スズキ財団やらまいか大賞 塩路氏(京都大名誉教授)選出

 スズキ財団(理事長・鈴木俊宏スズキ社長)はこのほど、機械工業技術の発展へ優れた功績を上げた研究者を顕彰する第4回やらまいか大賞と同特別賞の贈呈式を浜松市中央区で開いた。大賞は京都大の塩路昌宏名誉教授(72)、特別賞は東京都市大の伊東明美教授(58)が選ばれ、鈴木理事長が表彰状を手渡した。

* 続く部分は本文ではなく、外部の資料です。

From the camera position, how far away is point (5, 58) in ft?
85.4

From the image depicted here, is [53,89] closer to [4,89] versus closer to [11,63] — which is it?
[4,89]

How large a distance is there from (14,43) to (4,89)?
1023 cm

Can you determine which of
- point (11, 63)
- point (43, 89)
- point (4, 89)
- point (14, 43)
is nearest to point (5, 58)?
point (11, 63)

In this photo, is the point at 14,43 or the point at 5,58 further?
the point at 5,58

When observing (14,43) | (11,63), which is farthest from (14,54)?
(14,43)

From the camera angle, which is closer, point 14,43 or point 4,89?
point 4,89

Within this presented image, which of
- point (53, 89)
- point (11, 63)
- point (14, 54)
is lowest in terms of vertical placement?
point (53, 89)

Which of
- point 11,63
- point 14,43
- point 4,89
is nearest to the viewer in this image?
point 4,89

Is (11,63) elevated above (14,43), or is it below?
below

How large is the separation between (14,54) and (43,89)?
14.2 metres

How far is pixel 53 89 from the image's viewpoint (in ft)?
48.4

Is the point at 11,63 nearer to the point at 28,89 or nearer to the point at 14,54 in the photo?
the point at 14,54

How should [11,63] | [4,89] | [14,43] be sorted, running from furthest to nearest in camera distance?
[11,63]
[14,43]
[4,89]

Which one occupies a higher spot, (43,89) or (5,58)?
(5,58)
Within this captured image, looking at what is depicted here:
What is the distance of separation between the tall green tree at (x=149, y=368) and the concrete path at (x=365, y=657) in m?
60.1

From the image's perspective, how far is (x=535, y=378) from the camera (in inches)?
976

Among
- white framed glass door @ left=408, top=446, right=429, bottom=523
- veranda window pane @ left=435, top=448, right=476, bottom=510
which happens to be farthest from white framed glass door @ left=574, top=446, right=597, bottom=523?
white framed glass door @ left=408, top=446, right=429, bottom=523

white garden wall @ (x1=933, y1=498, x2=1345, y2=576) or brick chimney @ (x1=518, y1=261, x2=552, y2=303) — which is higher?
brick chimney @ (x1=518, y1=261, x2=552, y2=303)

やらまいか大賞を受賞した塩路昌宏京都大名誉教授(左から2人目)と特別賞の伊東明美東京都市大教授(同3人目)=浜松市中央区
やらまいか大賞を受賞した塩路昌宏京都大名誉教授(左から2人目)と特別賞の伊東明美東京都市大教授(同3人目)=浜松市中央区

 塩路名誉教授は水素エンジンを皮切りに、エンジン燃焼研究を推進。高効率化や水素・天然ガス燃料の利用に貢献する新たな計測方法や燃焼モデル開発などで成果を上げた。17年度に財団の助成を受けた伊東教授は、環境負荷低減へエンジンのオイル消費メカニズムの解析研究を進め、水素エンジンにも研究範囲を広げた。女性技術者リーダーとしての活躍も評価された。
 塩路名誉教授は「やらまいかの精神が原動力になった。科学的知見を生かし、今後も社会の持続的な発展に貢献していきたい」と謝辞を述べた。鈴木理事長は「脱炭素化や交通事故防止など、自動車業界がこれまでとは比較にならない高度で複雑な課題解決が期待される中、優秀な技術者確保へ、わくわくする個性的な研究を奨励し援助していきたい」と語った。
 本年度の科学技術研究助成として、対象者55件(助成額1億1183万円)も発表した。